Mr Merrick says it is not his job to judge the reasons for the variations, merely to point out the findings to the chief executive to act on. He adds that it is understandable that management may then say that apparently poor performance in one speciality is justified, but not if they found good reasons in all specialities.

Where some theatres had only 5 per cent of scheduled sessions starting late, others had 75 per cent. "In only two or three hospitals were they monitoring this information," says Mr Merrick. "Unless they are carrying out monitoring, they cannot demonstrate that they are using their time well, nor can they direct management attention to resolve issues around the poor use of time."

Trusts were also failing to achieve maximum efficiency in their use of staff. Some hospitals were using a higher proportion of theatre nurses as sisters than were others. Average staff costs varied greatly as a result. Mr Merrick believes too few hospital managers have addressed the question of how many staff are needed in operating sessions. "You should have a systematic framework for deciding how many staff you need," he says. "But not many hospitals have done this. There has been no link made between the number of scheduled sessions and the staff needed."

In the period of the study many trusts made great strides forward. "There are success stories: one hospital did 12,000 operations in one year and the following year 15,000, knocked two sessions off a week, and took pounds 100,000 off the staffing budget in a year," says Mr Merrick. This was achieved by staff natural wastage, and gradual improvements to theatre practice.

While potential savings were not as great with out-patient cases, they were still significant. While Mr Merrick recognises that he risks being seen to be making clinical judgements, he points out that some hospitals see 25 per cent fewer follow-up cases than others for similar ailments. This means that some large district general hospitals unnecessarily see up to 30,000 out-patients a year.

Mr Merrick says this may be because some hospitals rely more on inexperienced senior house officers (SHOs). While SHOs need to see patients to gain experience it might be more efficient, suggests Mr Merrick, if they examined patients in front of a consultant to confirm the diagnosis. This should cut the number of unnecessary referrals and follow-up appointments, as well as nurses employed to support SHOs. However, adds Mr Merrick, this is a problem that will need to be addressed nationally.
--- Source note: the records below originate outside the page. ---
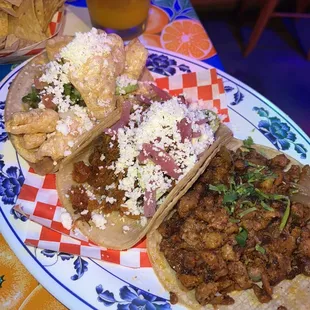 Al Pastor Taco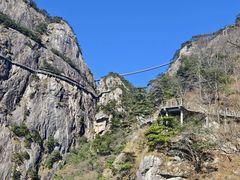 -明堂山风景区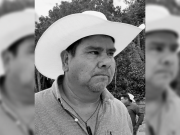 Matan a balazos al presidente municipal de San Miguel Amatitlán, Oaxaca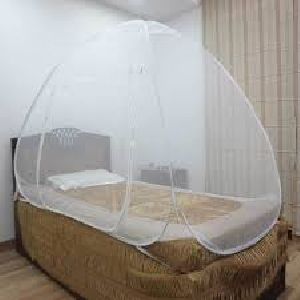 Single Bed Mosquito Net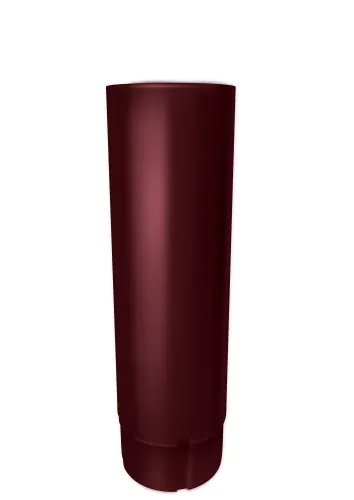 Труба круглая 2000мм D90 GrandLine ПЭ купить в Санкт-Петербурге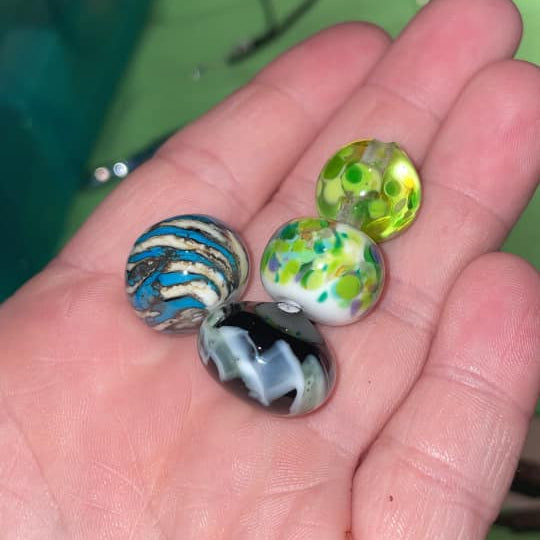 Class, Flameworking 101 - Stained Glass Express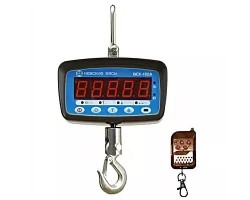 Весы крановые электронные ВСК-1000А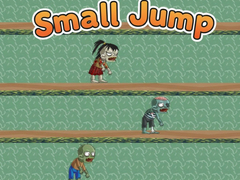 Spil Small Jump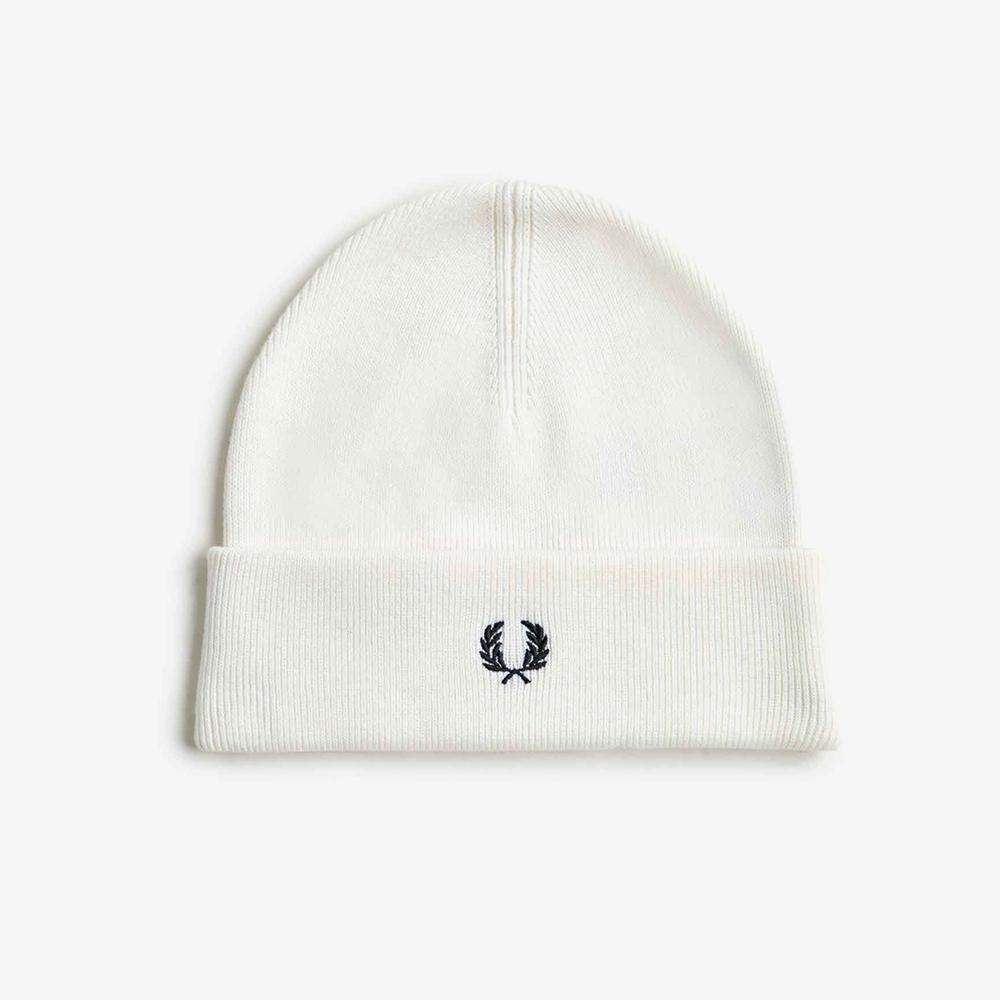 Fred Perry Classic Beanie (L59) Cfpu2339160-L59
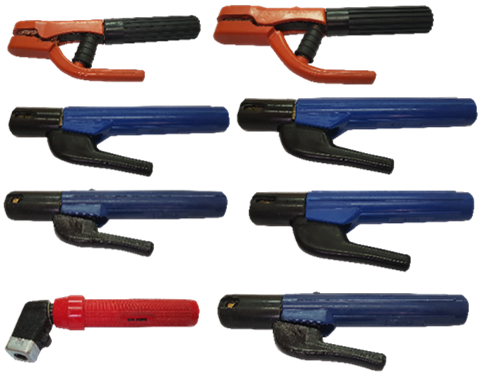 ELECTRODE HOLDER
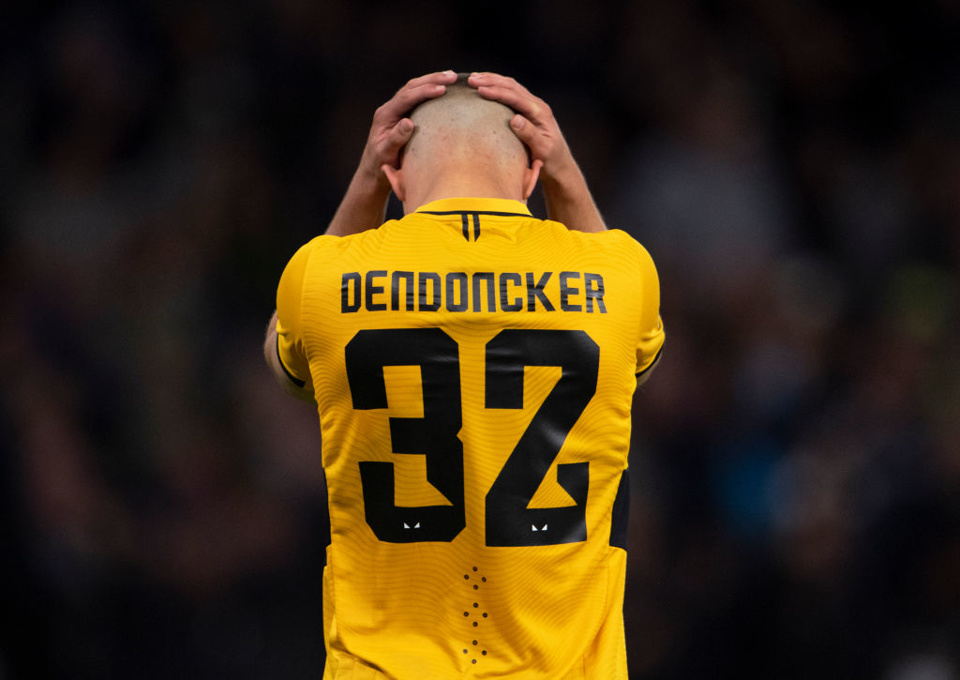 Wolves vs Burnley Tips: Leander Dendoncker features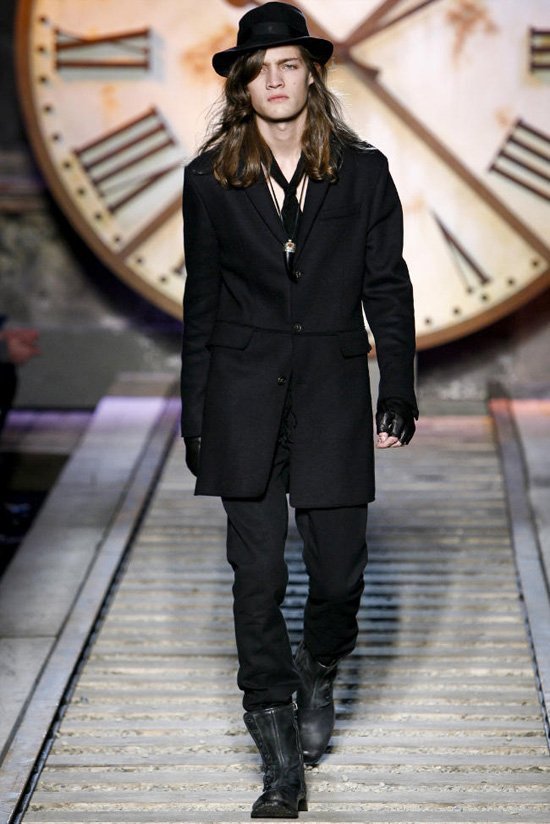 Джон Варватос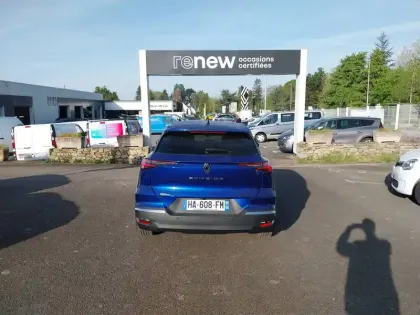 Photo 3 Renault Symbioz  E-Tech full hybrid 145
Other health service problems also require a national solution, Mr Merrick says. For example, contract performance is judged by finished consultant episodes, which may merely mean that a patient has been referred to another consultant, while theatre sessions are governed by the number of operations needed. "This makes for great fun for contracting," he says.

Clinical staff may never love auditors but they may learn to value them, which would be just as well - as reforms bite deeper, and computer recording of data becomes more pervasive, auditors are going to become increasingly influential.